Vegetarian Mapo Tofu with Japanese Flavor
Serves 4
10 mins prep
10 mins cook
20 mins total
This Vegetarian Mapo Tofu features mild Japanese flavors that are appetizing and not too spicy, yet still satisfying for the whole family!
Dashi Soup
Prepare Dashi Soup: The day before, in a small bowl, combine mirin, soy sauce, miso paste, potato starch, and water until well mixed. Add dried shiitake mushrooms, then refrigerate overnight to allow them to soak.

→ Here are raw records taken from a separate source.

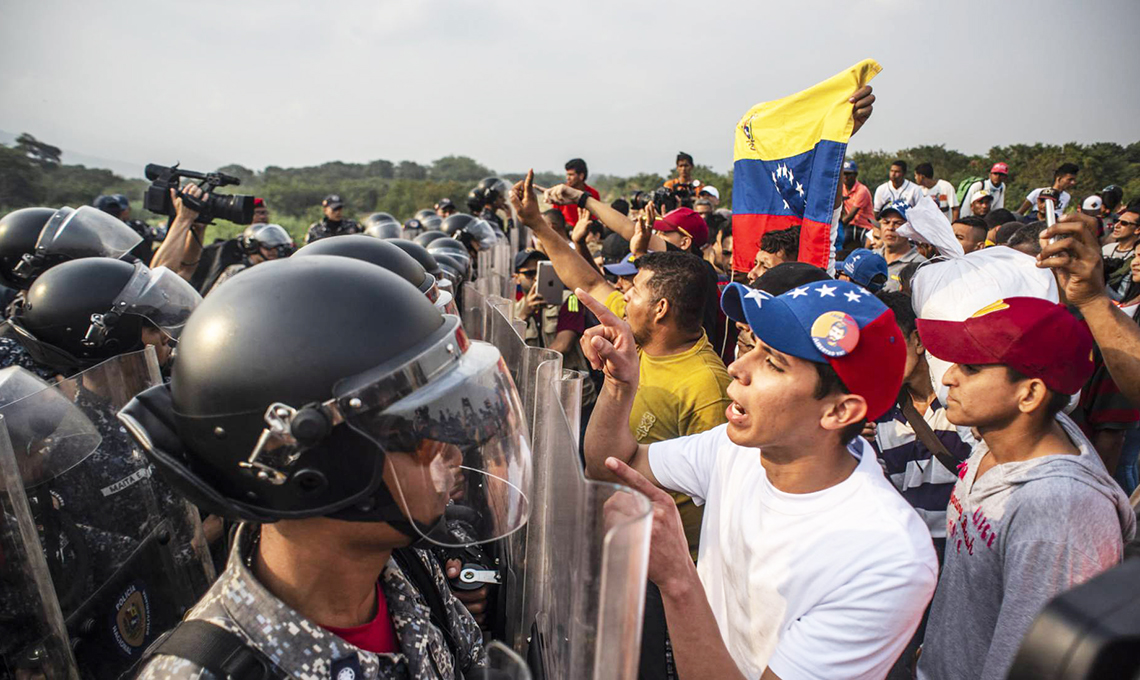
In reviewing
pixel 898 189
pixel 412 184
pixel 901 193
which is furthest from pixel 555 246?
pixel 412 184

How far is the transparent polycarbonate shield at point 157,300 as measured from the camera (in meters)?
3.18

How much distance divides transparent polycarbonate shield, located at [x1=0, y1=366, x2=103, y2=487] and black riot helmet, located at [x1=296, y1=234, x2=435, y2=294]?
112cm

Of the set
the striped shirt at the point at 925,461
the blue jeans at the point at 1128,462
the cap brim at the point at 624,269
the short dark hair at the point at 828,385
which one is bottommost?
the blue jeans at the point at 1128,462

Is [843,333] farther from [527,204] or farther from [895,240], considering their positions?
[895,240]

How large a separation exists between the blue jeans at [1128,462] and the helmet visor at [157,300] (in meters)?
6.13

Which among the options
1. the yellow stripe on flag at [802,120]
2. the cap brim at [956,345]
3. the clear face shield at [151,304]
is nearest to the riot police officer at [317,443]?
the cap brim at [956,345]

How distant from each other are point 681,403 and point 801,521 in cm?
116

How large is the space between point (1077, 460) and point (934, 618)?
0.72m

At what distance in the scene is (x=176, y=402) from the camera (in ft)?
4.83

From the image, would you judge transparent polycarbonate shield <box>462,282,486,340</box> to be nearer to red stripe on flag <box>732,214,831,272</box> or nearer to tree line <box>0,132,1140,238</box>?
red stripe on flag <box>732,214,831,272</box>

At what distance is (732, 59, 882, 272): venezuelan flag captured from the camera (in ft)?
11.7

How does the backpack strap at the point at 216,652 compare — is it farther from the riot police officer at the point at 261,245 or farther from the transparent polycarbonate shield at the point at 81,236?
the riot police officer at the point at 261,245

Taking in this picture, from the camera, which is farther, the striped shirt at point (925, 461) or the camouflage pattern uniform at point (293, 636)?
the striped shirt at point (925, 461)

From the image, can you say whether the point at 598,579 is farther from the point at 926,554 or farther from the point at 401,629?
the point at 926,554
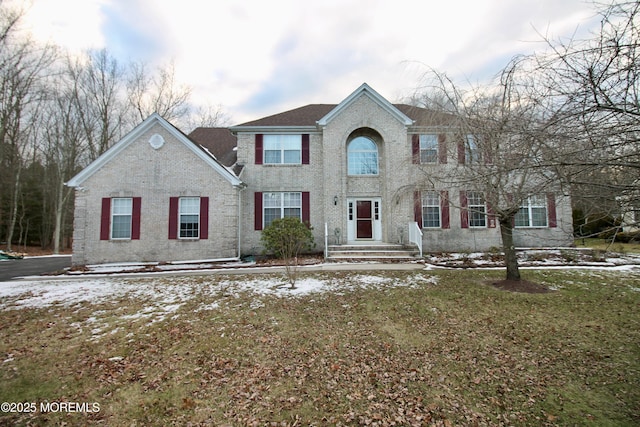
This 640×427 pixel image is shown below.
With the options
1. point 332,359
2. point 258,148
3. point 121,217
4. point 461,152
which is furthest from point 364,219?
point 121,217

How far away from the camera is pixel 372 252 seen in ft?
38.2

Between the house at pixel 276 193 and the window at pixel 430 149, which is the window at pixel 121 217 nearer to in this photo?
the house at pixel 276 193

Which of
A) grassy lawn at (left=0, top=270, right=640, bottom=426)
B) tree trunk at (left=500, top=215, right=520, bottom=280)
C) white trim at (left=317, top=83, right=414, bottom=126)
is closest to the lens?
grassy lawn at (left=0, top=270, right=640, bottom=426)

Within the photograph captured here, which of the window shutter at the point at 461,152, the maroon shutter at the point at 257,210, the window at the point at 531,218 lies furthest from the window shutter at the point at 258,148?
the window at the point at 531,218

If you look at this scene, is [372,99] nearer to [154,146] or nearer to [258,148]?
[258,148]

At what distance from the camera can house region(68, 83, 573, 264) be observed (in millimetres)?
12242

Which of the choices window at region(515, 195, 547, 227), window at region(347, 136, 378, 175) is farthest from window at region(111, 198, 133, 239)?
window at region(515, 195, 547, 227)

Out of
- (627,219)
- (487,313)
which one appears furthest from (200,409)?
(487,313)

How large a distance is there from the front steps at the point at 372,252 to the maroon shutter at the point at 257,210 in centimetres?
367

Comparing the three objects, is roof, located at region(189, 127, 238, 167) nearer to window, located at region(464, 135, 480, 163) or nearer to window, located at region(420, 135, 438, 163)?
window, located at region(420, 135, 438, 163)

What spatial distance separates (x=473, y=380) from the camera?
3.53 m

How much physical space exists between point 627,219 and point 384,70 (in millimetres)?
6717

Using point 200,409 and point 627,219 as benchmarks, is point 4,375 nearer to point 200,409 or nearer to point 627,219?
point 200,409

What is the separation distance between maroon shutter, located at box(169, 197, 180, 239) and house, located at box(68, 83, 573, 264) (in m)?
0.04
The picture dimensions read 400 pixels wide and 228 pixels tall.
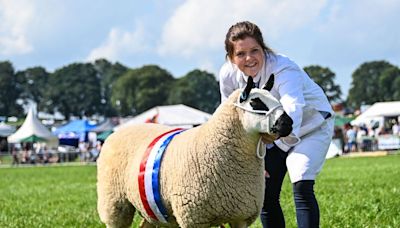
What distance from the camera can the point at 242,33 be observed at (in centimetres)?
454

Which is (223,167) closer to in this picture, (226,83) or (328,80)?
(226,83)

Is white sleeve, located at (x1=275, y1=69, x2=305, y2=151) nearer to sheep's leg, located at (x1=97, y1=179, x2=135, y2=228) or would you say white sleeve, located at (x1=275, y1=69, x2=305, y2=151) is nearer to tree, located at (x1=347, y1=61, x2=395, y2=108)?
sheep's leg, located at (x1=97, y1=179, x2=135, y2=228)

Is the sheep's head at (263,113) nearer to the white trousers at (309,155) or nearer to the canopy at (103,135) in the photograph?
the white trousers at (309,155)

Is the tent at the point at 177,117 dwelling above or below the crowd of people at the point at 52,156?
above

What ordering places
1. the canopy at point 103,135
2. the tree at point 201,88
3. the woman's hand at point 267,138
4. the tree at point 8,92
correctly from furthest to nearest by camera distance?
the tree at point 8,92
the tree at point 201,88
the canopy at point 103,135
the woman's hand at point 267,138

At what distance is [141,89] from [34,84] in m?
36.6

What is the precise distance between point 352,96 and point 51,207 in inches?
4129

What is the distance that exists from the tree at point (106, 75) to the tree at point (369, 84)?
153 feet

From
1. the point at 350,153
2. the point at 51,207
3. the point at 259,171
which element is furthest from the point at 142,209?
the point at 350,153

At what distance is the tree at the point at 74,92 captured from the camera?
12019cm

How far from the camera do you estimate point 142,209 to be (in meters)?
4.91

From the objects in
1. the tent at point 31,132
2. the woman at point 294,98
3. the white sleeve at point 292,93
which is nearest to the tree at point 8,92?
the tent at point 31,132

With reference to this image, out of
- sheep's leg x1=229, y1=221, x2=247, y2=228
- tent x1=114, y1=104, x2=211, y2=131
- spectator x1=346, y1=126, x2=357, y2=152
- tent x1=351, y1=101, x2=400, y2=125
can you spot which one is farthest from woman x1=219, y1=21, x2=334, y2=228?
tent x1=351, y1=101, x2=400, y2=125

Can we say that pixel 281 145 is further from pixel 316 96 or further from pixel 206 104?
pixel 206 104
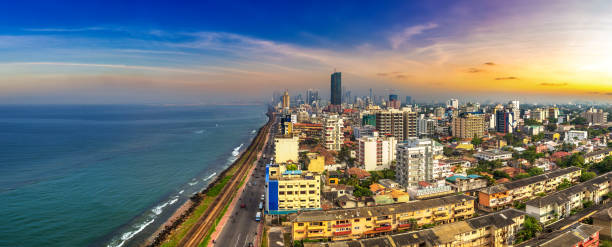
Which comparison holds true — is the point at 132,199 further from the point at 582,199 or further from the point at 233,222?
the point at 582,199

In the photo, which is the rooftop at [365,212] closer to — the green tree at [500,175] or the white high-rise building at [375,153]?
the green tree at [500,175]

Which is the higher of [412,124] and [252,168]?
[412,124]

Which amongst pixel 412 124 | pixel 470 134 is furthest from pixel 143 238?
pixel 470 134

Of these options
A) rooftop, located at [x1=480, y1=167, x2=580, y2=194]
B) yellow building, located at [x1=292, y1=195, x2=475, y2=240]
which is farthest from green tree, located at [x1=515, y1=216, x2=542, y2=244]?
rooftop, located at [x1=480, y1=167, x2=580, y2=194]

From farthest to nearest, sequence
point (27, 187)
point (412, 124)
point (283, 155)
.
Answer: point (412, 124)
point (283, 155)
point (27, 187)

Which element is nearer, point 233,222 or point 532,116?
point 233,222

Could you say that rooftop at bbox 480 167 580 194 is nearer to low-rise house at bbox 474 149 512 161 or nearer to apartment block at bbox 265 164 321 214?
low-rise house at bbox 474 149 512 161

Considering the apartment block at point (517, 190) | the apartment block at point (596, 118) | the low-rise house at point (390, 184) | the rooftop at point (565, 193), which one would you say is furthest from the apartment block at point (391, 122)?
the apartment block at point (596, 118)

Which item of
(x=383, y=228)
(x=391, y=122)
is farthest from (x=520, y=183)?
(x=391, y=122)
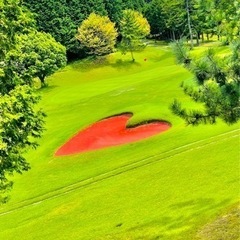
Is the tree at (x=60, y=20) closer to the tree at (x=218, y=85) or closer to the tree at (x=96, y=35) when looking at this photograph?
the tree at (x=96, y=35)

Prepare Ingredients: Finely chop scallions, ginger, and garlic. Squeeze the soaked dried shiitake mushrooms, remove the stems, and chop them finely. Cut the tofu in half; dice one half into bite-size pieces and leave the other half whole.
Cook Garlic and Ginger: Heat sesame oil in a frying pan over low heat. Add garlic, ginger, and doubanjiang. Cook until fragrant.

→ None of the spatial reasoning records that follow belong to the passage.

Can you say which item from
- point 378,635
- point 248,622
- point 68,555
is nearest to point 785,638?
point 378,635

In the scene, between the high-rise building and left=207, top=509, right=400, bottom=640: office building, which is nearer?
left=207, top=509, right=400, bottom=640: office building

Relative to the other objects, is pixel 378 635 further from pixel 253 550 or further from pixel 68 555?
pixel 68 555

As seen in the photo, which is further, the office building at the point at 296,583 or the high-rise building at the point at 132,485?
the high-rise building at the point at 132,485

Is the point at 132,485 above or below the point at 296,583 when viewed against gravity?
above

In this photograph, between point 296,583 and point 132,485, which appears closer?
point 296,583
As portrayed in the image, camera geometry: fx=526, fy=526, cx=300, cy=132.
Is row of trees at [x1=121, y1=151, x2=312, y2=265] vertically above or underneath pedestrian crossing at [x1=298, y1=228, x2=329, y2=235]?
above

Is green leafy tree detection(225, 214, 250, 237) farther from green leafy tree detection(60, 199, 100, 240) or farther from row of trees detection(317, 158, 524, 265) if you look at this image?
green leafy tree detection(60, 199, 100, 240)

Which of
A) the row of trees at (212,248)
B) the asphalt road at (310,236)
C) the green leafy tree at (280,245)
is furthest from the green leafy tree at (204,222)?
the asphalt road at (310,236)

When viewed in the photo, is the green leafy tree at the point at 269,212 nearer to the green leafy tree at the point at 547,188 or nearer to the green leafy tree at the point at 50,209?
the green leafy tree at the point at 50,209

Add Shiitake and Tofu: Add the whole half of tofu and chopped shiitake mushrooms to the pan. Stir-fry over medium heat for 2-3 minutes, scrambling the tofu.
Simmer: Pour in the prepared dashi soup and add the diced tofu. Bring to a boil, then reduce heat and simmer for about 3 minutes.
Final Step: Add chopped scallions and stir lightly before serving.